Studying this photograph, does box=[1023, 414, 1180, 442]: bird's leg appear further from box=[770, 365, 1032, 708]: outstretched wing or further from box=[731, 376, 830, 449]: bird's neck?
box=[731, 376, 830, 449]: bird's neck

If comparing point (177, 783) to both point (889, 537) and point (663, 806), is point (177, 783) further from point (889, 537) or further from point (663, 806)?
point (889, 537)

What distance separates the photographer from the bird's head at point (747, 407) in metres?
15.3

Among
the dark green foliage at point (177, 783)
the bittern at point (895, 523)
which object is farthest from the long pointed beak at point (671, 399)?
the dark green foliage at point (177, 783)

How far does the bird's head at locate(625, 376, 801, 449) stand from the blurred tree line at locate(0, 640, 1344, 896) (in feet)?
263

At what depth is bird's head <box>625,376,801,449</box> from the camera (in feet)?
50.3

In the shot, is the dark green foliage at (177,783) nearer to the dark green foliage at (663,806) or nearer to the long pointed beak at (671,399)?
■ ■ ■ ■ ■
• SET PROBLEM: Copy all of the records above word for word, keeping every line as it appears.

• SOLUTION TO THIS PROBLEM:
Studying this photograph, does box=[1023, 414, 1180, 442]: bird's leg appear further from box=[770, 365, 1032, 708]: outstretched wing or further from box=[731, 376, 830, 449]: bird's neck?
box=[731, 376, 830, 449]: bird's neck

If comparing point (177, 783) to both point (889, 537) and point (663, 806), is point (177, 783) further from point (889, 537) or further from point (663, 806)?
point (889, 537)

What distance separates the photographer from the bird's head at point (747, 407) in metres?
15.3

Among
the dark green foliage at point (177, 783)
the bittern at point (895, 523)
which object is farthest from the long pointed beak at point (671, 399)?
the dark green foliage at point (177, 783)

How far does the bird's head at locate(625, 376, 801, 449) stand from the blurred tree line at locate(0, 640, 1344, 896) (in feet)?
263

At what depth is bird's head <box>625,376,801,449</box> from the camera (in feet)?
50.3

In the shot, is the dark green foliage at (177,783) nearer to the dark green foliage at (663,806) or nearer to the long pointed beak at (671,399)?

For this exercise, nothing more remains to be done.